Dzieje się we Włoszech

Rok temu dziennik Corriere della Sera (która należy do RCS, więc do organizatorów Giro d’Italia), miał śledztwo na temat zawodowców, którzy sami płacą na czarno, żeby być zawodowcami. Prokurator FCI (włoskiego PZKol) umorzył sprawę, ale prokurator włoskiego komitetu olimpijskiego (CONI) ją otworzył. A teraz oskarżeni zostali trzech team menedżerów: Angelo Citracca (Southeast Wilier), Bruno Reverberi (Bardiani - CSF) i Gianni Savio (Androni Giocattoli - Sidermec).

Chodzi o to, że żeby dostać się do grupy zawodowej, kolarz musi zapłacić 20-50 tysięcy euro, nie ważne czy od sponsora czy od rodziny, plus inne przestępstwa w podobnym stylu.

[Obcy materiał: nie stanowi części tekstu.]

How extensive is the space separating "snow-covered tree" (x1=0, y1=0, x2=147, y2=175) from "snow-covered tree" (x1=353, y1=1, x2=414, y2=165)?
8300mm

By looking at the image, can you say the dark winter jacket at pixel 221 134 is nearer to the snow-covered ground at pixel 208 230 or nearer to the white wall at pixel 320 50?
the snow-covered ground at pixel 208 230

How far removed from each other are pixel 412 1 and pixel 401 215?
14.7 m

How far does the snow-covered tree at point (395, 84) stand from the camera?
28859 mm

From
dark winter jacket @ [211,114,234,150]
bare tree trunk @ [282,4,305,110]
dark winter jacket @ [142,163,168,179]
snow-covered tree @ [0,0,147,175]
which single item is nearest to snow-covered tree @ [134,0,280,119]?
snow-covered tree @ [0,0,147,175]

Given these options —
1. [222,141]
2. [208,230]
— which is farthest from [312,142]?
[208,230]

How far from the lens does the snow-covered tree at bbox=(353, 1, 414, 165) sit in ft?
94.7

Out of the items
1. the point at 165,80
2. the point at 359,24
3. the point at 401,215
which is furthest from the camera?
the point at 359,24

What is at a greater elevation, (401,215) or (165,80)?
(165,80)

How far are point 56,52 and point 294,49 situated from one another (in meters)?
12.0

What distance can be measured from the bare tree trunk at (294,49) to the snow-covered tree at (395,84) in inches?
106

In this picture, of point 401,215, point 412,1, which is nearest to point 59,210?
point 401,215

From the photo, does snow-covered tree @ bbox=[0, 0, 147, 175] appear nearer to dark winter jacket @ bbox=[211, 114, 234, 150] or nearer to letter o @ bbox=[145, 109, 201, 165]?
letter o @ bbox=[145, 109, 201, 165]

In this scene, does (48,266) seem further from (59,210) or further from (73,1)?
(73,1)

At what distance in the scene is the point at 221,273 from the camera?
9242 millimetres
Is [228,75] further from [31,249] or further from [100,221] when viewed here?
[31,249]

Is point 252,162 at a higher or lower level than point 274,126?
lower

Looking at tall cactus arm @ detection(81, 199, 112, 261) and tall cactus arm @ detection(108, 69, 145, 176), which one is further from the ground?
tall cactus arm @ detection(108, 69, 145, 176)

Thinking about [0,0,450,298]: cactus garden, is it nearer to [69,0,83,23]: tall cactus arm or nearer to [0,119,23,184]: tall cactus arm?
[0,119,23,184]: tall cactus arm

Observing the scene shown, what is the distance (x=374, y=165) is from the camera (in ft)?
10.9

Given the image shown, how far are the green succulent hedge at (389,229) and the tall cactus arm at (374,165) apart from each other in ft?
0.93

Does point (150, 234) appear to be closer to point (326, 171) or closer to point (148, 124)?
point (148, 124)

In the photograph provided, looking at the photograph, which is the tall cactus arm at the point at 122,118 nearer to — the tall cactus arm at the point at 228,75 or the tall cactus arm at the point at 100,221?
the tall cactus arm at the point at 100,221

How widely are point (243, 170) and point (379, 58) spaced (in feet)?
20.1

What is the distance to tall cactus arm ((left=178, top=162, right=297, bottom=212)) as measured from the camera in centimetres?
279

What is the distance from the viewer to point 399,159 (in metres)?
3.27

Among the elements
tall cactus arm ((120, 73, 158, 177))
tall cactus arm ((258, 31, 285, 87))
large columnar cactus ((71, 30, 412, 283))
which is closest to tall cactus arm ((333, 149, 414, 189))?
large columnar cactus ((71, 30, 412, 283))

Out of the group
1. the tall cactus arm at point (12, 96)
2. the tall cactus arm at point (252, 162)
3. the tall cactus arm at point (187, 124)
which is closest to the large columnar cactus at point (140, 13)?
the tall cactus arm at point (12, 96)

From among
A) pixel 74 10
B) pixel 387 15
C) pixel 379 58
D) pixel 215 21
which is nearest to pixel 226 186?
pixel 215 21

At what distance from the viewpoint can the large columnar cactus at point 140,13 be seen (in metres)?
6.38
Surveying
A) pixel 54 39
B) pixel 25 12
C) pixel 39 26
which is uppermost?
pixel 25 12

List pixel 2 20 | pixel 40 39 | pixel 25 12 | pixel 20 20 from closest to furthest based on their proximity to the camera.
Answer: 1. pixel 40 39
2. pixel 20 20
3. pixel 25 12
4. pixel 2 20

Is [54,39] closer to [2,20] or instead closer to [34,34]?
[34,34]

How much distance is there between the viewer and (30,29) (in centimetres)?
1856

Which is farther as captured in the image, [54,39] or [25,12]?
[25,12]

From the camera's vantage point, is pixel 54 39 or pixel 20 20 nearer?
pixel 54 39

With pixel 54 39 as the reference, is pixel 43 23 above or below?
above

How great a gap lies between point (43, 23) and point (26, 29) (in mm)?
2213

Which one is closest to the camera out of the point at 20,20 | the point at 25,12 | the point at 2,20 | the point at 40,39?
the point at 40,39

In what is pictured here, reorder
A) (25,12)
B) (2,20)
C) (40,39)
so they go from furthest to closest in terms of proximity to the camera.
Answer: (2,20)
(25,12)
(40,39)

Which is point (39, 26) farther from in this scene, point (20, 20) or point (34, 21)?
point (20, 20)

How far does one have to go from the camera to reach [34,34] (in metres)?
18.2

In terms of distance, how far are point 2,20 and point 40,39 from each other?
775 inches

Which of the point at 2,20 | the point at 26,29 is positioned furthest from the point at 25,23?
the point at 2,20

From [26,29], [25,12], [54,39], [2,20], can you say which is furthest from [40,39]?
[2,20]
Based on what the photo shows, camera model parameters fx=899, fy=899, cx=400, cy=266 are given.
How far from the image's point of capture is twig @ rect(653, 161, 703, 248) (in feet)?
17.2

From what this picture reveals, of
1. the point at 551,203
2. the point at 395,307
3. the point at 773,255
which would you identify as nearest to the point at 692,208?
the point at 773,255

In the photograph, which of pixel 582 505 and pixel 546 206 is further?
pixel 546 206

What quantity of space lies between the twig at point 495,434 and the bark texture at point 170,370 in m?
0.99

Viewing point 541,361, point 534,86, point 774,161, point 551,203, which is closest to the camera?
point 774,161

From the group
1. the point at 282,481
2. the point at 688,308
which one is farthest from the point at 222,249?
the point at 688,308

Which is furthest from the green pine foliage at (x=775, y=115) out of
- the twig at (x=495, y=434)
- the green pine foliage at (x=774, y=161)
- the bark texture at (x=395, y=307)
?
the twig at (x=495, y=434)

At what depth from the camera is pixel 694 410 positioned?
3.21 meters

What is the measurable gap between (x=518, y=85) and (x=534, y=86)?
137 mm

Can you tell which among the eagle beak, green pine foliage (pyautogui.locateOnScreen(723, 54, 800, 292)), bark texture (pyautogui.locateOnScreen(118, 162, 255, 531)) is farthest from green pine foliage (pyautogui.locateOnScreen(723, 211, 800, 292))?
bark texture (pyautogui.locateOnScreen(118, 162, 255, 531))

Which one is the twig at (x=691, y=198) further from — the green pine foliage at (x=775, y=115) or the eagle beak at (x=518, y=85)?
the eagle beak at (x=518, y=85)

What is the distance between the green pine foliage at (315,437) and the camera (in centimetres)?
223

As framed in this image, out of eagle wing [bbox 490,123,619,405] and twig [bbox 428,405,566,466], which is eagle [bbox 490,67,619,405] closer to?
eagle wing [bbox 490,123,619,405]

Oskarżony też kolarz Marco Coledan za fałszywe zeznanie. Uczciwy za to był Elia Viviani, który oczywiście nigdy nie musiał zapłacić, ale który opowiadał o swoich kolegach.

Niestety nie znam się na terminologii jurystycznej (ani po polsku ani po włosku) i nie wiem jak to działa. Wygląda na to, że to sąd FCI, a nie CONI, da wyrok pierwszego stopnia.

size=85[/size]

O tym, że w podobne praktyki jest zamieszany Bruno Reverberi, wcześniej nie słyszałem.

Gianni Savio mówi, Citracca i Reverberi na razie nie.

On mówi, że jest niewinny, choć mi się wydaje, że… przyznaje się do winy?